» AUFGABE 1:
In welchem Land lebt Ishmael laut dem Textauszug über Aga Akbar Jahre später im Exil?
» AUFGABE 2:
Schreib den Textauszug über Aga Akbar und seinen Sohn Ishmael nach dem letzten Satz weiter.

» TEXTAUSZUG:
= = =

Das Leben eines Taubstummen im Iran
Aga Akbar lebt in dem kleinen Bergdorf Safran Mountain im Iran, wo das Leben hart ist und der Glaube streng. Aga Akbar ist taubstumm geboren worden, kann sich aber mit seiner Mutter, seinem Onkel und den Dorfbewohnern in einer sehr einfachen Zeichensprache verständigen. Sein Onkel nimmt Aga unter die Fittiche, ermöglicht ihm eine Ausbildung als Teppichflickkünstler und organisiert ihm eine Ehefrau. Der Ich-Erzähler, Agas Sohn Ishmael, fungiert seit seiner Geburt als Sprachrohr für den Vater. Doch Ishmael ist intelligent und wissbegierig, er geht an die Universität und entfernt sich nicht nur räumlich, sondern auch in Bezug auf den geistigen Wissensstand von Aga. Und als er in Kontakt mit revolutionärem politischem Gedankengut kommt, bringt er seinen naiven Vater sogar in große Gefahr. Jahre später lebt Ishmael im Exil in Holland und versucht, das Leben von Aga Akbar anhand von dessen Notizbuch zu rekonstruieren. Allein: Die Sprache, in der die Aufzeichnungen geschrieben sind, existiert gar nicht.
Kader Abdolah zeichnet in My father’s notebook mittels zweier unterschiedlicher Figuren ein Bild des Iran: Der taubstumme Aga Akbar steht für blinde Religiosität und veraltete Normen, sein Sohn Ishmael verschreibt sich der Moderne und der Revolution. Er engagiert sich gegen den Shah und muss schließlich fliehen. Die Beziehung zwischen Vater und Sohn ist schwer zu charakterisieren, Aga tut alles für sein Kind, ist aber gleichzeitig aufgrund seiner Behinderung in extremem Maß von ihm abhängig. Die Diskrepanz zwischen dem Analphabeten und dem Akademiker ist groß. Im Exil in Holland setzt sich Ishmael mit den Gefühlen für seinen Vater auseinander: Unverständnis, Aufopferung, Liebe. Dass Aga sein Notizbuch in “cuneiform”, einer komplett erfundenen Schrift, gefüllt hat, fand ich zu Beginn des Buchs faszinierend. Aber wie entschlüsselt Ishmael diese Schrift? Der Autor hat doch glatt ganz elegant vergessen, das zu erklären, was mich enttäuscht hat, weil es dann doch recht unrealistisch wirkt.

= = =

» AUSGANGSDATEN:

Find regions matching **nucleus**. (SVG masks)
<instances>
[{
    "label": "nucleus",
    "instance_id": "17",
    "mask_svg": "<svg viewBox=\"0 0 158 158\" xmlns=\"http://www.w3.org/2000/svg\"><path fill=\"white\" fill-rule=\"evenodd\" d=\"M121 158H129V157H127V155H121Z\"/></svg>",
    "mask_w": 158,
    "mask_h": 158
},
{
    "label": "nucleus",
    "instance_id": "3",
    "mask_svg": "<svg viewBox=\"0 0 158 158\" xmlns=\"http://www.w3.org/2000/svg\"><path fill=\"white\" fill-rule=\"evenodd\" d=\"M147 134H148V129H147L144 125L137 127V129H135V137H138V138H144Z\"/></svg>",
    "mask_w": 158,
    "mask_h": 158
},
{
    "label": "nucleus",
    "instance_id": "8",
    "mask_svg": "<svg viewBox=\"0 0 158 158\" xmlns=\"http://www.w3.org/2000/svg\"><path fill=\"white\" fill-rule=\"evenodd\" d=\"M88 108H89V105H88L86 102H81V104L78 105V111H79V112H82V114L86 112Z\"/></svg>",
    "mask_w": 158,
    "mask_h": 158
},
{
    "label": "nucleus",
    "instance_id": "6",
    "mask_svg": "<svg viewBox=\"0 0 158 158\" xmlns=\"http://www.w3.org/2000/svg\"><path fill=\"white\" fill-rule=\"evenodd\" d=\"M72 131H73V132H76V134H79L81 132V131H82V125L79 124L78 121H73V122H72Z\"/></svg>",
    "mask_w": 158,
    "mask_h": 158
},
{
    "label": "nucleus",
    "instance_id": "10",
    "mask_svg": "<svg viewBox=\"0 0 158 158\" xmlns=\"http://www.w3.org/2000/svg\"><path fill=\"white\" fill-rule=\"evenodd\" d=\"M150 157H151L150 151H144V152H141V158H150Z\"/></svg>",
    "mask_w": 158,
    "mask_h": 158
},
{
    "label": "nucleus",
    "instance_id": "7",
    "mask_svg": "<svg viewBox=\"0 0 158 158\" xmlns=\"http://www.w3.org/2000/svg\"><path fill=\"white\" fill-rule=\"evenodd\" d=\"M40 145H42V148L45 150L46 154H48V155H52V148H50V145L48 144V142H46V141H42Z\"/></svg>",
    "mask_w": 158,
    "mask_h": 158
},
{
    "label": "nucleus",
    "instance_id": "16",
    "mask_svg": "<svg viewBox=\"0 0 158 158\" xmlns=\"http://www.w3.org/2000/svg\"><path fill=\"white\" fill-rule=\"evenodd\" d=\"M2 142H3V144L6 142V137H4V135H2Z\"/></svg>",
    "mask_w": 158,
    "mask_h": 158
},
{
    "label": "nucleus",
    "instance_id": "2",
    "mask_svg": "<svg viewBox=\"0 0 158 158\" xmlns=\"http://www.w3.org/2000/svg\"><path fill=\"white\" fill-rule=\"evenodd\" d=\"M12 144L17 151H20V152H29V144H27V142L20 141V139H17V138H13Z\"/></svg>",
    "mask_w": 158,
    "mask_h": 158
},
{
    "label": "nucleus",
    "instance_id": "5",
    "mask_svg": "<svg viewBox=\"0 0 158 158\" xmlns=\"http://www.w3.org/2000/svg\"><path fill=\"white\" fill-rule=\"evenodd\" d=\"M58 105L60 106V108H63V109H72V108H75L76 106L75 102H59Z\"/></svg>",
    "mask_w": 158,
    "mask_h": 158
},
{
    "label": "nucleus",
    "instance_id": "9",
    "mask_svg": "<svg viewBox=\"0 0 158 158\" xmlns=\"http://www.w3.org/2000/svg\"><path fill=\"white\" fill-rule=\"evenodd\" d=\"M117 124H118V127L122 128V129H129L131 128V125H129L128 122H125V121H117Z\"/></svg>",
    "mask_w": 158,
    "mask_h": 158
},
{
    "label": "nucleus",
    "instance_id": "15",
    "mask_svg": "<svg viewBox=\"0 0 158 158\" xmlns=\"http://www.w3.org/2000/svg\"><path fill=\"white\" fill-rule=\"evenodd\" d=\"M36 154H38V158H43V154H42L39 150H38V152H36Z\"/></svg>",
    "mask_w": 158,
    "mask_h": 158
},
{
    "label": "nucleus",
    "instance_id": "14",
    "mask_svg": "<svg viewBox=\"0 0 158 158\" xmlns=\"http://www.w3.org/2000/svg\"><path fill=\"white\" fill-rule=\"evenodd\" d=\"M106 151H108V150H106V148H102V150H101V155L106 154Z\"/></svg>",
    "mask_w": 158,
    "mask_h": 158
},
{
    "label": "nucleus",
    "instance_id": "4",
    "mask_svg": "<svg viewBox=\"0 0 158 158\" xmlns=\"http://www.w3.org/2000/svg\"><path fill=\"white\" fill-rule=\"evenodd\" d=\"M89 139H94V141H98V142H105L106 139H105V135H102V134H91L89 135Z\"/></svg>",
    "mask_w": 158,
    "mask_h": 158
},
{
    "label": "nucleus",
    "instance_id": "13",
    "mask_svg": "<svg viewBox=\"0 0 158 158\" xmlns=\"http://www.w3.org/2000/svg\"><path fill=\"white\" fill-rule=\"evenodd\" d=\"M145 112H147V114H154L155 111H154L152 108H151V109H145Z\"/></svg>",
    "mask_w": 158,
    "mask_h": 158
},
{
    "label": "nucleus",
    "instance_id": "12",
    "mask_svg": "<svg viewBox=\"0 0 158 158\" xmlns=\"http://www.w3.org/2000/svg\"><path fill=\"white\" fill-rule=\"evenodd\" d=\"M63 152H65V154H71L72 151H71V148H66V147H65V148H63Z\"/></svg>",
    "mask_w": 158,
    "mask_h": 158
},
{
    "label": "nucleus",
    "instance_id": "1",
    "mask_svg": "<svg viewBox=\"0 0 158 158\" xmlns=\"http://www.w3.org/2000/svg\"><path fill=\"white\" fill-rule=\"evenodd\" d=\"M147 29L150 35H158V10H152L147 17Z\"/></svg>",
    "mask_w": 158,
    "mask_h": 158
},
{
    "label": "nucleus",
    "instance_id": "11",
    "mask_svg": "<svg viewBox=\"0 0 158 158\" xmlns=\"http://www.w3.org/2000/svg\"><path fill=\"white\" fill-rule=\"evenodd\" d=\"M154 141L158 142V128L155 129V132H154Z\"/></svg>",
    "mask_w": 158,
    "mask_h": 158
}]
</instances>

= = =

» LÖSUNG 1:
In Holland.

» LÖSUNG 2:
Kader Abdolah erzählt eine interessante Geschichte, die jedoch keine Ecken zum Festhalten hat und mir nicht im Gedächtnis bleiben wird. Der Autor, der wegen politischer Verfolgung unter einem Pseudonym schreibt, hat Autobiografisches in diesem Roman verarbeitet. Stilistisch gesehen hat er eine solide Leistung abgeliefert, inhaltlich unterscheidet sich dieses Buch kaum von den vielen anderen Romanen über islamische Diktaturen und politisches Aufbegehren.
Lieblingszitat: “Sometimes you have to be patient. If whatever it is you’re doing doesn’t seem to be working out, leave it for a while. That way you give life a chance to sort itself out.”